A spear-phishing campaign is exploiting HR professionals using fake job applications to deliver the More_eggs malware. More_eggs, a JavaScript backdoor, is being sold as malware-as-a-service by a group named Golden Chickens and used by cybercriminal groups like FIN6 and Cobalt. Attack details from Trend Micro include the disguised delivery of malware via a deceptive email containing a link to a bogus resume. The malicious file, once downloaded and executed, deploys the More_eggs backdoor to perform actions like credential theft and system reconnaissance. The recent attacks have evolved to include additional infection vectors such as PowerShell and Visual Basic Script components. Difficulty in attributing the attacks to a specific group arises from the MaaS model, which provides widespread access to the same attack tools. Suspicions suggest FIN6 might be behind these activities due to similarities in tactics, techniques, and procedures (TTPs) used in previous campaigns.

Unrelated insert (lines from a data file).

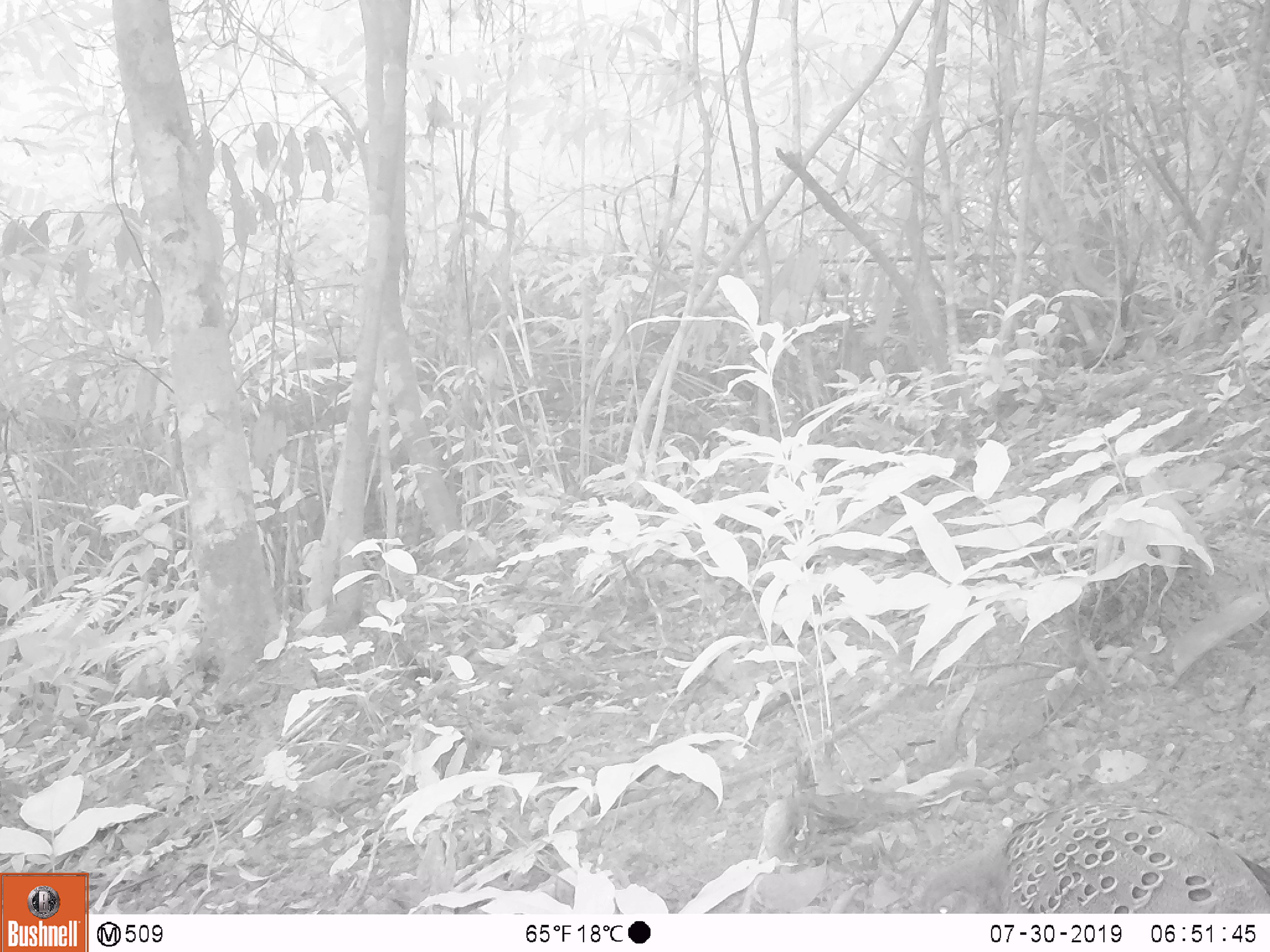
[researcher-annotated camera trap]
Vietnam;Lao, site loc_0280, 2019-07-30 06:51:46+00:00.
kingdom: Animalia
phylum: Chordata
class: Aves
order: Galliformes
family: Phasianidae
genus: Polyplectron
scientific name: Polyplectron bicalcaratum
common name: gray peacock-pheasant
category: grey peacock pheasant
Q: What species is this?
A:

U.S. cybersecurity agency CISA has issued warnings about two critical vulnerabilities in Optigo Networks ONS-S8 Aggregation Switch products. These vulnerabilities allow for both authentication bypass and remote code execution, severely impacting critical infrastructures globally. Identified flaws include a PHP Remote File Inclusion (RFI) and a weak authentication problem, allowing unauthorized access and potential control over the network switches. Exploits for these vulnerabilities are currently feasible with low complexity, increasing the risk of potential breaches or disruptions in critical infrastructure and manufacturing sectors. No existing fixes are available for these vulnerabilities; however, mitigation strategies by the vendor are strongly recommended pending a permanent solution. The vulnerabilities are rated critical with a CVSS v4 score of 9.3 and impact all versions up to and including 1.3.7 of the firmware. CISA advises system administrators to apply mitigation measures and remain vigilant by reporting any suspicious activities related to these devices.